Ghana’s timing could not have been better. Global prices for gold and cocoa, two of the country’s biggest exports, have soared in recent years, bringing in a flood of foreign exchange. In the past, falling prices for these commodities had hammered the cedi, as seen in 2014 when the currency lost 23% of its value in a single year, according to the BBC. Now, the opposite is happening. Ghana’s foreign reserves are growing, thanks to a surge in export earnings, and that is changing the game for the cedi. With deeper pockets, the central bank can now fend off speculative currency pressures more effectively.
The extra breathing room has also opened the door for policies designed to wean the economy off its heavy dependence on imports. For years, Ghana’s trade imbalance, importing far more than it exports, put relentless pressure on the cedi. The Mahama government has rolled out incentives for local industries, particularly in agriculture and manufacturing, to produce more goods domestically.
“Reducing reliance on imports through policies that support local industries can ease pressure on the cedi,” noted a Business & Financial Times brief. It is a slow process, but early signs are promising. Locally produced rice and poultry, for instance, are starting to compete with imported alternatives, a shift that could save millions in foreign exchange.
Not everyone is convinced the cedi’s strength will last. Some have warned that the strategy hinges on Ghana’s gold reserves, which are not infinite. They say the government is simply replicating the programmes of Nigeria’s president, Bola Tinubu, which, they say, is not sustainable unless they have unlimited gold reserves.
This concern is valid. Ghana’s economy has always swung between highs and lows, its fate often shackled to the unpredictable swings of global commodity markets. Analysts have sounded the alarm once again, warning that the country is still at the mercy of wild currency shifts and sudden drops in the price of key exports. Another plunge in gold or cocoa prices, or worse, a return to reckless spending, they say, could send the cedi into another tailspin, wiping out the progress made so far.
There’s also the question of structural reforms. Ineffective tax collection and a high cost of servicing debt continue to loom large. The government has made impressive strides, but these issues require long-termfixess.
Ghana has done better than Nigeria, where the naira continues to struggle. Nigeria’s reliance on imports and its failure to diversify away from oil have left the naira vulnerable. Some Nigerians argue that a weaker naira could force the country to produce more locally, but for now, the pain of devaluation is sharp.
Ghana, by contrast, has leveraged its gold and cocoa to chart a different path. By tying the cedi’s value to a tangible asset like gold and enforcing policies that prioritise the local currency, the country has found a formula that is working, at least for now.

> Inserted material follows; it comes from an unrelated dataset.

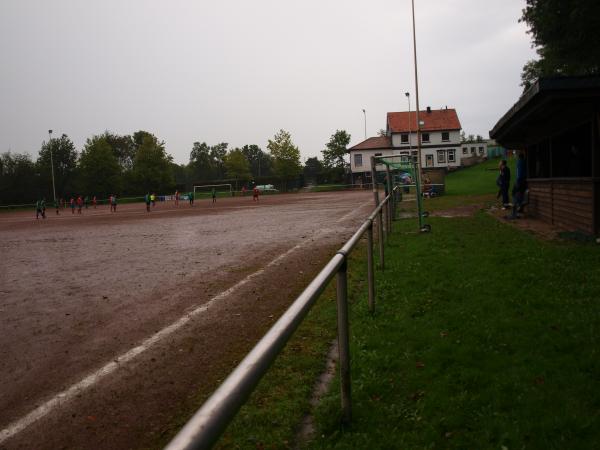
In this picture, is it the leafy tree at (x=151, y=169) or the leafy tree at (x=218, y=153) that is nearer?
the leafy tree at (x=151, y=169)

The cedi’s turnaround is a rare bright spot in a region often beset by economic challenges. After years of watching their currency decline, Ghanaians are daring to hope just a little that the worst may finally be over. But optimism comes with a heavy dose of realism. Keeping this fragile recovery alive will not be easy. It will take stubborn fiscal discipline, creative policy moves, and a favourable wind from the global markets. For a country that has been knocked down more times than most, Ghana is proving it knows how to get back up.
By doubling down on its natural resources, tightening its fiscal policies, and refusing to let the dollar dominate its economy, the country has given the cedi a fighting chance. Whether this marks a true turning point or just a temporary reprieve remains to be seen. But in Accra’s bustling markets, where the cedi now buys more than it has in years, there is a renewed sense of pride, and hope.